When watching Spotlight last week, a certain phrase kept coming up. A phrase repeated over and over, not just in the movie, but in more recent news too – the Franken situation and the President’s Club dinner horrorshow.
But they do so much good [in the community/at their job/for the children] said not as a denial that the accusations could be true, but as a dismissal, as an excuse, or even a warning to look the other way, say nothing, do nothing, don’t rock the boat. The implication is that the good these people/organisations do offsets the pain, distress and damage they cause. That the lives and souls they help outweigh the lives injured, destroyed or lost to the evils they commit.
Of course, it’s not the victims making this choice. Those uttering the phrase, those rallying around the offenders are not only not the victims, they’re never likely to be the victims. It may be white people pleading that someone be spared from the loss of their job because of “a few racist remarks”, because that person gives a lot to charity. The men and women who cajoled, bullied and kept people quiet about the Church hiding those who preyed on children – safe themselves by being well out of childhood. The men who come out of the woodwork when a prominent man is accused of sexual harassment or even rape.

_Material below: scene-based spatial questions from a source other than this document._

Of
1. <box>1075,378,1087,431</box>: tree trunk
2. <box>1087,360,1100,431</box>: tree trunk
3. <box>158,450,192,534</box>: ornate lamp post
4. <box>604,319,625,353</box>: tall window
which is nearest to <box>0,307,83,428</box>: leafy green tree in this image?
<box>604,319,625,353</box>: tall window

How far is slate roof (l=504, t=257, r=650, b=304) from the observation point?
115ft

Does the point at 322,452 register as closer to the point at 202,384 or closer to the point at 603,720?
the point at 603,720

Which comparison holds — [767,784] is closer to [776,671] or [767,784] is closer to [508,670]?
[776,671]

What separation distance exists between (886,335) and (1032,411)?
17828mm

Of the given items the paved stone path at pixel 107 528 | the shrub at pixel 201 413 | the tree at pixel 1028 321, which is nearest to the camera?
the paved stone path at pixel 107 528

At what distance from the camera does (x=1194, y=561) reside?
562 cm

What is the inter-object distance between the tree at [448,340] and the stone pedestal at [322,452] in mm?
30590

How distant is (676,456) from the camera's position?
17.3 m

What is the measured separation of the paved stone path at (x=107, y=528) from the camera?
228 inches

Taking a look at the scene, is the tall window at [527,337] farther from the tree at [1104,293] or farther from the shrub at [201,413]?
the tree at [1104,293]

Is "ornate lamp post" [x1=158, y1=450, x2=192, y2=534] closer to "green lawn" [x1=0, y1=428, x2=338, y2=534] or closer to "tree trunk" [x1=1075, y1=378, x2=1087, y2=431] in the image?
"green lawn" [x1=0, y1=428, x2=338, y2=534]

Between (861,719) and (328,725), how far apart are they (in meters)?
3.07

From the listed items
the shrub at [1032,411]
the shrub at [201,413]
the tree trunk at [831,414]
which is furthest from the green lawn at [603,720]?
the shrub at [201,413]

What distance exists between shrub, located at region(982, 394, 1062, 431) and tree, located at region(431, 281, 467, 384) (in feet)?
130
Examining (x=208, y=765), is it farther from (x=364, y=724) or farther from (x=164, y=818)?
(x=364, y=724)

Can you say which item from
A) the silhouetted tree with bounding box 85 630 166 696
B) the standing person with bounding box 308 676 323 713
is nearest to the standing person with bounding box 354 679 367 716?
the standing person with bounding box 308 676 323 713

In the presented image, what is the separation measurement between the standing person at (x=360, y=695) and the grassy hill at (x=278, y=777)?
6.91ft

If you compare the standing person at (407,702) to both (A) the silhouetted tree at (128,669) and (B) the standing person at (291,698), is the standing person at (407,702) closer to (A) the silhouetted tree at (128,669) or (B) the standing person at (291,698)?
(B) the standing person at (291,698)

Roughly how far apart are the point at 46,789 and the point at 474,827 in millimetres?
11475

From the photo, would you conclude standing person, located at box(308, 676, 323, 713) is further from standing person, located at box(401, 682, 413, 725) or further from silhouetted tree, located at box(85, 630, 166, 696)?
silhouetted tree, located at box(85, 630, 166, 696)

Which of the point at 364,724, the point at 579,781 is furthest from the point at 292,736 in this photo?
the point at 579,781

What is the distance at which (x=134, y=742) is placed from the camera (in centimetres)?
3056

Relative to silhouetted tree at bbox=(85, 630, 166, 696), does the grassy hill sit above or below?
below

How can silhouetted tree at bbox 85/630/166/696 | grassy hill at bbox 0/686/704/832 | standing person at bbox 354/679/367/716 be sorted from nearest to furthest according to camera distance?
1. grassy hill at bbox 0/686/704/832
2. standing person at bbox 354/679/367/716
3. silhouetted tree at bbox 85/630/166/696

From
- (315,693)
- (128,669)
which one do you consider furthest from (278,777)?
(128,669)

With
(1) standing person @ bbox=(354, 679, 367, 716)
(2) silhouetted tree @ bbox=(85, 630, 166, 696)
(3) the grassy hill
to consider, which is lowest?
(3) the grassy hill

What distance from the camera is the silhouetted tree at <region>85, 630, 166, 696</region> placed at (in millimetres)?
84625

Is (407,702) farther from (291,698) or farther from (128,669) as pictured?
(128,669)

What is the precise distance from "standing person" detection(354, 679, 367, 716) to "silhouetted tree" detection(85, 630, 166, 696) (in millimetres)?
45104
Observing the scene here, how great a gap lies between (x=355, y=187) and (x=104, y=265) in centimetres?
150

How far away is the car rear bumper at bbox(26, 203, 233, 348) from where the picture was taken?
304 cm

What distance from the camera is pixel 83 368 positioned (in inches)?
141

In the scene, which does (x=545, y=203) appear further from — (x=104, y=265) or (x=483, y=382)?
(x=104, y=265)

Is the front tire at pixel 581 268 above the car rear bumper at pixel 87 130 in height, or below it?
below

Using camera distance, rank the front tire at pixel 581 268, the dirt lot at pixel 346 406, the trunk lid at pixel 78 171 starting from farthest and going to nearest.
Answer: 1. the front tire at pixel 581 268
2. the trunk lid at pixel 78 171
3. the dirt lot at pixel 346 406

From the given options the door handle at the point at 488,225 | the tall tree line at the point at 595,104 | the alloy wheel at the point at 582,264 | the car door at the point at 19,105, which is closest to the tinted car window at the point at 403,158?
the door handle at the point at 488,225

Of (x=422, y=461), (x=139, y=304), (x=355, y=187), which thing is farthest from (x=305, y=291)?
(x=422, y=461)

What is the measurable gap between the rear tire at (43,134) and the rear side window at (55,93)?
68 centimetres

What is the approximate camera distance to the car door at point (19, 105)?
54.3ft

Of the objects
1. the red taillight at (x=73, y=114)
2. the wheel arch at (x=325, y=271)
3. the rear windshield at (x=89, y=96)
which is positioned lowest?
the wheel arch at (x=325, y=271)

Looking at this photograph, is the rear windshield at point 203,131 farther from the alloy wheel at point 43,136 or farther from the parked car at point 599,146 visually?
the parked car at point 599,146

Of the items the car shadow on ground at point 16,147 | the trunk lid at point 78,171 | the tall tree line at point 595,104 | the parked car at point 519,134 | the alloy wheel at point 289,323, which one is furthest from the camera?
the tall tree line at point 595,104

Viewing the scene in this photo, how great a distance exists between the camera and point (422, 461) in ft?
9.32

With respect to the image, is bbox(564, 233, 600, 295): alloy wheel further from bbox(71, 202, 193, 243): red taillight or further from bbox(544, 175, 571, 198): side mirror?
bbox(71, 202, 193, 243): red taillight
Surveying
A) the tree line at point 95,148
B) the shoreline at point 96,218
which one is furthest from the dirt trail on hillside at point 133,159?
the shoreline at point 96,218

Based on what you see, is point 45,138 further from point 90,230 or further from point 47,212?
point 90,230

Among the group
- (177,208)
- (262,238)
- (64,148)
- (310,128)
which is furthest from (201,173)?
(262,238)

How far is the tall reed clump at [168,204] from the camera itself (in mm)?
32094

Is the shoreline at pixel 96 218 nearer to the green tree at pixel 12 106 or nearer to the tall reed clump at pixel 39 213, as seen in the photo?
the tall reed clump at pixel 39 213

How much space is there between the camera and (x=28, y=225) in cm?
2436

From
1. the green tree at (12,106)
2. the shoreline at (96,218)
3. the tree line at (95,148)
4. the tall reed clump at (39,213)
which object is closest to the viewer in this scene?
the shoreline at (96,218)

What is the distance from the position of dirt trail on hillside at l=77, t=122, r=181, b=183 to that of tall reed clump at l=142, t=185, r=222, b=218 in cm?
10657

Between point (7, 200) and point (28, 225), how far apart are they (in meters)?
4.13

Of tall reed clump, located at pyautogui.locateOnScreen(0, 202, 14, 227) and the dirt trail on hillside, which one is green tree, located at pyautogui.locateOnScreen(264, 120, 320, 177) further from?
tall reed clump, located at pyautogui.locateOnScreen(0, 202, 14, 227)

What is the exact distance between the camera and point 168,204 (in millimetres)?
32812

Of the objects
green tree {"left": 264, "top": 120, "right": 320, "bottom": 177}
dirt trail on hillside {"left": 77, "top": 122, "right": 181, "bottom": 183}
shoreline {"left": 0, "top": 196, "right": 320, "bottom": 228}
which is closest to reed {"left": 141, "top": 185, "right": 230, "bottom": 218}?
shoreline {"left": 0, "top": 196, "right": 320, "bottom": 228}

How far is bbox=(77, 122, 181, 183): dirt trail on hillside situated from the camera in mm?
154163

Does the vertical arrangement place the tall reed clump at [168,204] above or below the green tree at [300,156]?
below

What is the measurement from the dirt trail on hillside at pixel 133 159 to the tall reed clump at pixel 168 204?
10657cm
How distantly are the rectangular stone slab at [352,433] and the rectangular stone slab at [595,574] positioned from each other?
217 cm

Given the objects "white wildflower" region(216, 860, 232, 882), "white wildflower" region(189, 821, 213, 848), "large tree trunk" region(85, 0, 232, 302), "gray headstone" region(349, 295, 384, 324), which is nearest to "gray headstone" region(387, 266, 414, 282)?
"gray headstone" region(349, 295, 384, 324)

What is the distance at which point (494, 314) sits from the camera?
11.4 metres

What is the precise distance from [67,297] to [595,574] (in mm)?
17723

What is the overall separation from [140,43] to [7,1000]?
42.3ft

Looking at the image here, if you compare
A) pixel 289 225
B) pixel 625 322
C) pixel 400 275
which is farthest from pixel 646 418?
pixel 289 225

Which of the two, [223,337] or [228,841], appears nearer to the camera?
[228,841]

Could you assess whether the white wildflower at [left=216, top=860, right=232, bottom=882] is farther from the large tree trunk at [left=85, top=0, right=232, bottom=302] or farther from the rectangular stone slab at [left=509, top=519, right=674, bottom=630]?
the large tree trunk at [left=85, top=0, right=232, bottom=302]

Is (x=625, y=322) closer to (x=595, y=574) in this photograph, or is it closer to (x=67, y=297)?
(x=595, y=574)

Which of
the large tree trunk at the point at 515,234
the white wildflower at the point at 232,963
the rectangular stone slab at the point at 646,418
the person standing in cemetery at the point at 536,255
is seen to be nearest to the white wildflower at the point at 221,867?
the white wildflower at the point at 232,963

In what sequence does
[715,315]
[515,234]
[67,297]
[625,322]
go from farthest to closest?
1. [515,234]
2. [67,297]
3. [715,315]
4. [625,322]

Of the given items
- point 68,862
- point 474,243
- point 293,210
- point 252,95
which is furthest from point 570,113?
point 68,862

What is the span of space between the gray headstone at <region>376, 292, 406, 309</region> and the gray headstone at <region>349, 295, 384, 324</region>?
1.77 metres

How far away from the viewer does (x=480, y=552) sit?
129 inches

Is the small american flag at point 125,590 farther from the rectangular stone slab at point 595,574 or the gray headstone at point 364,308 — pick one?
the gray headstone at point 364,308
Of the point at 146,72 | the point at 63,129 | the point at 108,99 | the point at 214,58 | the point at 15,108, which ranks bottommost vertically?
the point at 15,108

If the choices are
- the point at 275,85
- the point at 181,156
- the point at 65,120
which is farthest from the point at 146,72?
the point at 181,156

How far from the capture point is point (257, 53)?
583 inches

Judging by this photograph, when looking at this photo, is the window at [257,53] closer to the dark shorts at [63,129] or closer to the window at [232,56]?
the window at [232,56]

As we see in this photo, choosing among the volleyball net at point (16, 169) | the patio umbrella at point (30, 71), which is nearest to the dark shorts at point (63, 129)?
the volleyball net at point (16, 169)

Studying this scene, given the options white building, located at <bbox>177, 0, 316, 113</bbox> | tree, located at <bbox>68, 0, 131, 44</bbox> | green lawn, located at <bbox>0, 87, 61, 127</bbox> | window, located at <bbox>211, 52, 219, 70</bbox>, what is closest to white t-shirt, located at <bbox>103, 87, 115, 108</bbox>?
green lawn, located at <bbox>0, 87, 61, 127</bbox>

It’s never their sacrifice, though they’ll play the martyr, claiming that the burden of knowing but keeping it quiet for the greater good is somehow equivalent to what the true victims suffer.
When does the “greater good” outweigh the costs? Does it ever? When do we get to say “it doesn’t matter what happened to you, X is too good, too important. You must suffer for us all.”? It’s easy to say that the answer should be “never”, but we say it all the time. The more embedded the perpetrators are in our infrastructure and the more different the victims are from us, the easier it seems to be to say.
It’s not even safe to say “well, the victim should decide”, because it’s almost never a free choice. Victims aren’t the ones with power. Hurt does not breed strength. They may not fight back, not because they want to protect the good that X does, but because they are too tired, too hurt, too scared.
So where is the line? What balances the scales, and who gets to set them up in the first place? The only certainty is that the way we do it now isn’t near to good enough.